:: Zu erledigen ::
1 – Gib aus dem Text über Waldorfschulen den Abschnitt wörtlich wieder, der bei „Zwar ist es“ beginnt und bei „beliebten Waldorfschulen aufzudecken.“ endet.
2 – Schreibe den Text über Waldorfschulen bitte im Anschluss an seinen letzten Satz weiter.

:: Vorliegender Text ::
┌──

Zwar ist es den Anthros nicht gelungen, die Ausstrahlung eines kritischen Filmbeitrags der Brüder Grandt verbieten zu lassen. Nachdem der Verlag in der zweiten Instanz des gegen ihn angestrengten Prozesses einige Stellen im Buch schwärzen mußte (und die Dokumentation in dieser Form im Buchhandel legal weitervertrieben werden konnte) stellte er den Vertrieb ein. Schade, denn es hätte trotz einiger Schwächen dazu beitragen können, eine breitere Öffentlichkeit über die abstrusen Wahnvorstellungen Rudolf Steiners aufzuklären und den "geheimen Lehrplan" der beliebten Waldorfschulen aufzudecken.

Und das wäre nötig: Die Anthro-Einrichtungen erhalten reichlich öffentliche Unterstützung. In NRW wird gar eine ganze private Hochschule (Witten-Herdecke) vom Land mit Millionenbeträgen gesponsort - übrigens die einzige Hochschule in NRW mit Studiengebühren! An manchen erziehungswissenschaftlichen Fachbereichen gehört die Waldorfpädagogik zu den anerkannten Ansätzen. Und Waldorfschulen erhalten von städtischen Verwaltungen oft eine bevorzugte Behandlung (z. B. in Köln).

└──

:: Gespeicherte Daten ::
┌──

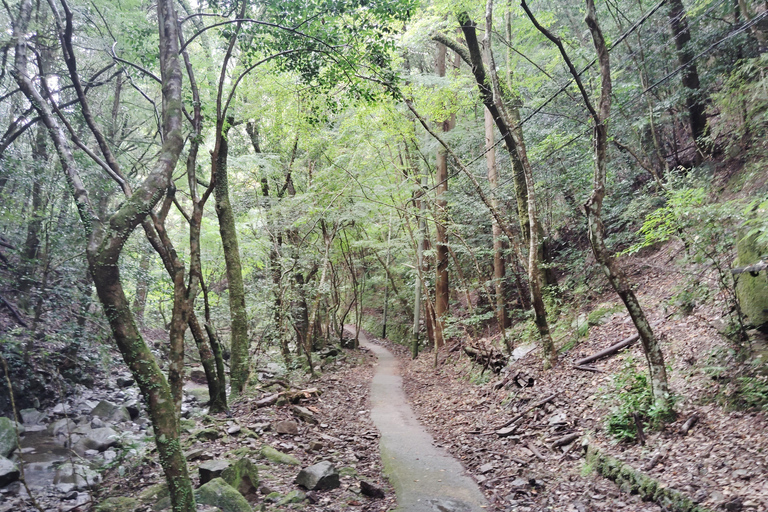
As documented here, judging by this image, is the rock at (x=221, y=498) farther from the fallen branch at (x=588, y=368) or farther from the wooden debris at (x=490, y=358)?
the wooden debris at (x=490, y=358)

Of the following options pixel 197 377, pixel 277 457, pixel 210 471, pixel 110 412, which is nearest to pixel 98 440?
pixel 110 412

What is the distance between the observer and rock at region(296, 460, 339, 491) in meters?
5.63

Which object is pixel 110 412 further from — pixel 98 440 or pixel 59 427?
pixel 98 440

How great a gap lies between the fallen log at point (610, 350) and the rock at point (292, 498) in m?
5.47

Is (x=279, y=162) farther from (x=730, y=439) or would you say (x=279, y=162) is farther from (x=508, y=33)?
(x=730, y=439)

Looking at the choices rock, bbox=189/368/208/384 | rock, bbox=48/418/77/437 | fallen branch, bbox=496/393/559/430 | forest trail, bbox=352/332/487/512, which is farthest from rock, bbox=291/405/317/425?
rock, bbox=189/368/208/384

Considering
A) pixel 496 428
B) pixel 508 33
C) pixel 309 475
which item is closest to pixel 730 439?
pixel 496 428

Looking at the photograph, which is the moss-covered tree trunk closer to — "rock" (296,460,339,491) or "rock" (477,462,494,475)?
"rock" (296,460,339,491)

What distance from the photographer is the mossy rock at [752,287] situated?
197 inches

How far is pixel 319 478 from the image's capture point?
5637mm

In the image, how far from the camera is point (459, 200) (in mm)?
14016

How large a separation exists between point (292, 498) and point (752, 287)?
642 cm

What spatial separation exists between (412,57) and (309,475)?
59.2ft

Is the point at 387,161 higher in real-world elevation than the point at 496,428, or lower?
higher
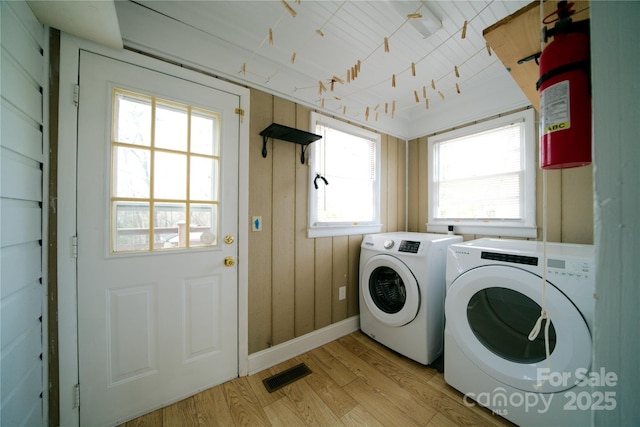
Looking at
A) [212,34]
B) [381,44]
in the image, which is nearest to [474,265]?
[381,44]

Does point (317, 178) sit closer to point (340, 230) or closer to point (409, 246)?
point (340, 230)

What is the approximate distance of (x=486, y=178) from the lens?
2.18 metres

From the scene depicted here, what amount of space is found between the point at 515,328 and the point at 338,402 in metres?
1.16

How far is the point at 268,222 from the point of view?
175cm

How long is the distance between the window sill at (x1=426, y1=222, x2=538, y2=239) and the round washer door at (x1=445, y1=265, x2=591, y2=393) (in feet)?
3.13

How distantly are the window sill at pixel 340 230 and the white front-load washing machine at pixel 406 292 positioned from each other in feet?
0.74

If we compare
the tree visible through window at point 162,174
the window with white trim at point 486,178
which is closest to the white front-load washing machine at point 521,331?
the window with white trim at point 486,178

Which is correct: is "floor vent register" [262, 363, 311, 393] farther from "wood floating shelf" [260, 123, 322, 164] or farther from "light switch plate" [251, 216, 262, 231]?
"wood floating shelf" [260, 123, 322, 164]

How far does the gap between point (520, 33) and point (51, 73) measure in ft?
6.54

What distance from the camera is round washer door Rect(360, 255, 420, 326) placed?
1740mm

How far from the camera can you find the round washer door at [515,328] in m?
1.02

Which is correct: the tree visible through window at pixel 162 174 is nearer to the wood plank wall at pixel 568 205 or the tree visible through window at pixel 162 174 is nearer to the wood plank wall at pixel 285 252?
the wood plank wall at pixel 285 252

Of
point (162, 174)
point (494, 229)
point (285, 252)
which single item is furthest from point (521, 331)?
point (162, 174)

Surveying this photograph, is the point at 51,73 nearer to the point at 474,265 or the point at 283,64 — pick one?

└──

:: Endgültige Antworten ::
1 –
Zwar ist es den Anthros nicht gelungen, die Ausstrahlung eines kritischen Filmbeitrags der Brüder Grandt verbieten zu lassen. Nachdem der Verlag in der zweiten Instanz des gegen ihn angestrengten Prozesses einige Stellen im Buch schwärzen mußte (und die Dokumentation in dieser Form im Buchhandel legal weitervertrieben werden konnte) stellte er den Vertrieb ein. Schade, denn es hätte trotz einiger Schwächen dazu beitragen können, eine breitere Öffentlichkeit über die abstrusen Wahnvorstellungen Rudolf Steiners aufzuklären und den "geheimen Lehrplan" der beliebten Waldorfschulen aufzudecken.

2 –
Wer mehr Kritisches über die anthroposophische Erziehung lesen möchte, der/dem sei z. B. Wie frei ist die Waldorfschule" von Paul Albert Wagemann empfohlen. Das zensierte Buch von G. und M. Grandt kann im Ökologiereferat des Uni-AStA eingesehen werden, der Konflikt ist von Peter Bierl dokumentiert in ÖkoLinX Nr. 26.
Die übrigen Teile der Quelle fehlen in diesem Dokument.